- DATASET EXCERPTS -
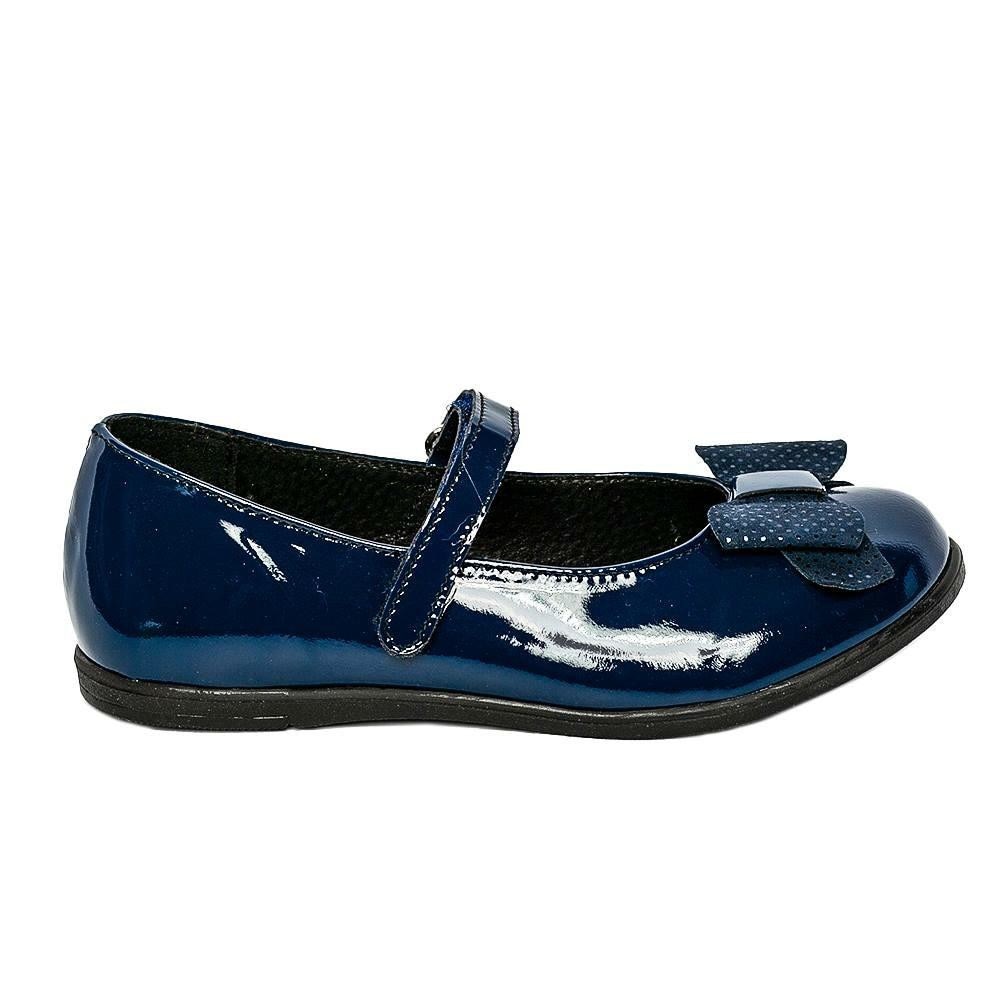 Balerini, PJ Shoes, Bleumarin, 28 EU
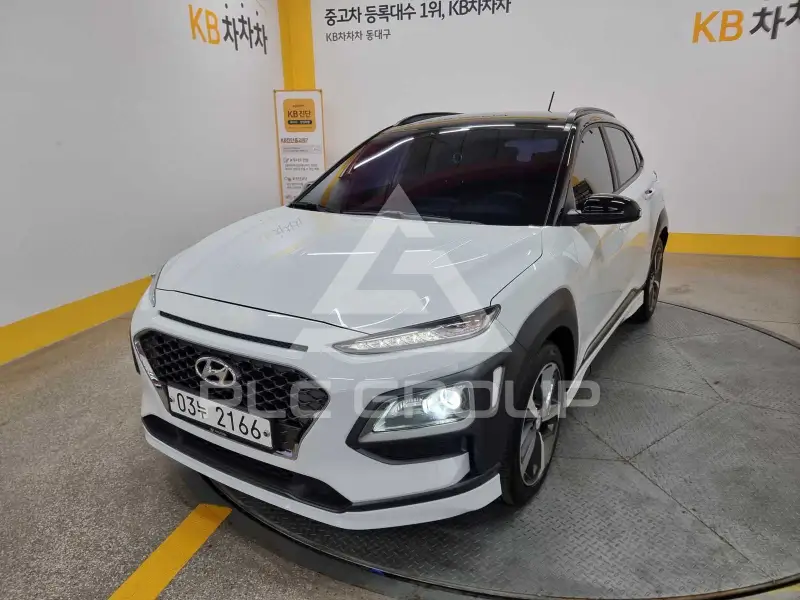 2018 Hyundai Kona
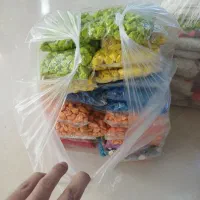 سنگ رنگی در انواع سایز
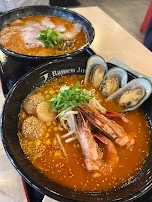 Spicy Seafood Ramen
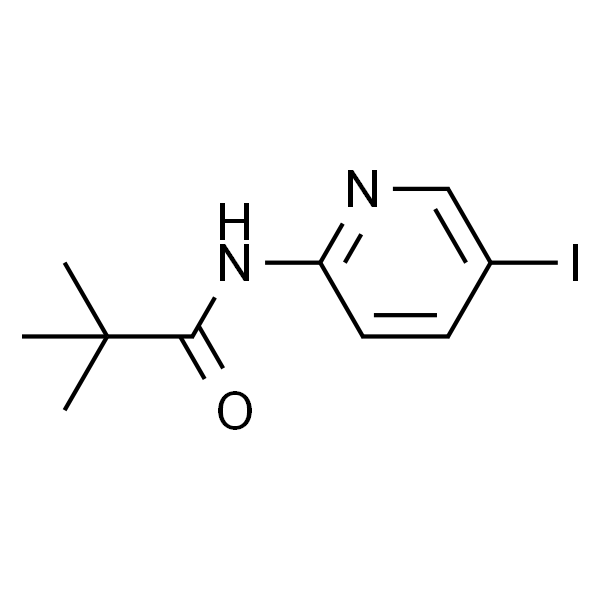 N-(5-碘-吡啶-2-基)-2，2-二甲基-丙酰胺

==

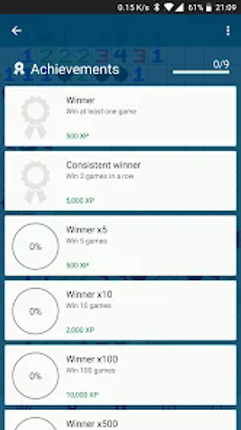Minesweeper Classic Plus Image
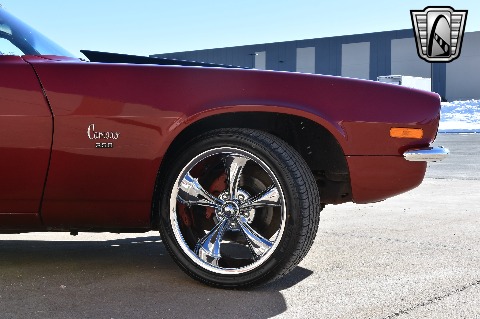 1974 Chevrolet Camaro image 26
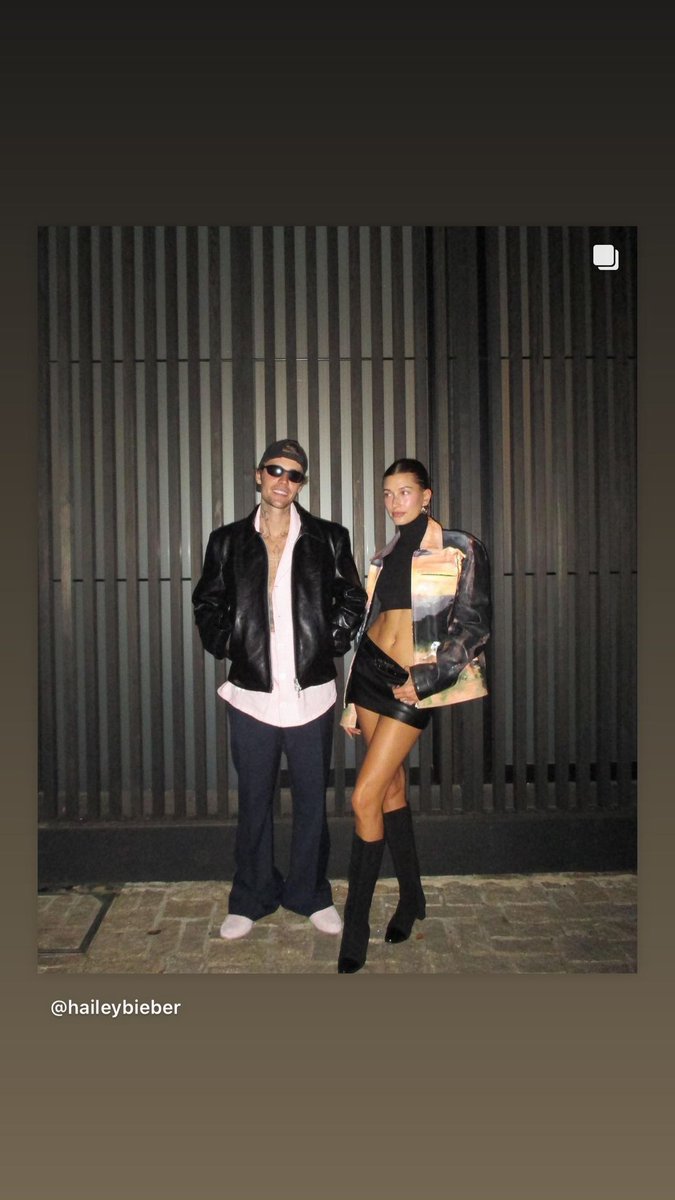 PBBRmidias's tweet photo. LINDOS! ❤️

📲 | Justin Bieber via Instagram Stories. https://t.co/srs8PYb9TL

--

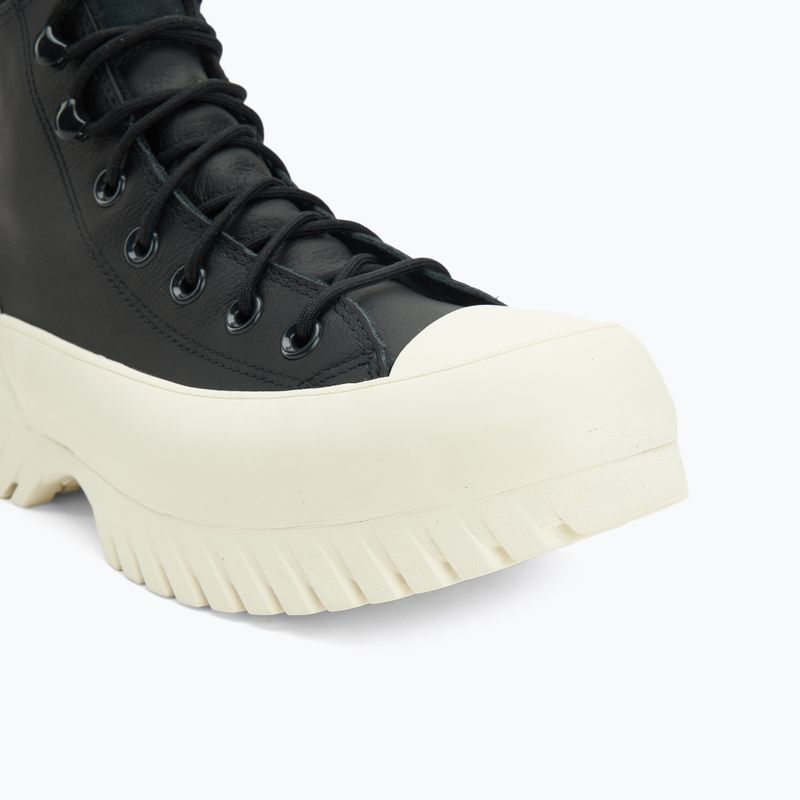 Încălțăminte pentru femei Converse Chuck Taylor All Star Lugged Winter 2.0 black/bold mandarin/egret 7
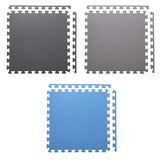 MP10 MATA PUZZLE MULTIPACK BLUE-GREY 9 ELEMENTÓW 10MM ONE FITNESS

- WORK REQUEST -
Working from the entries above, reproduce exactly and only the lines beginning with the line that has "Balerini, PJ Shoes, Bleumarin, 28 EU" and ending with the line that has "N-(5-碘-吡啶-2-基)-2，2-二甲基-丙酰胺"; omit all pictures.

- SOLUTION FOR THIS TASK -
 Balerini, PJ Shoes, Bleumarin, 28 EU
 2018 Hyundai Kona
 سنگ رنگی در انواع سایز
 Spicy Seafood Ramen
 N-(5-碘-吡啶-2-基)-2，2-二甲基-丙酰胺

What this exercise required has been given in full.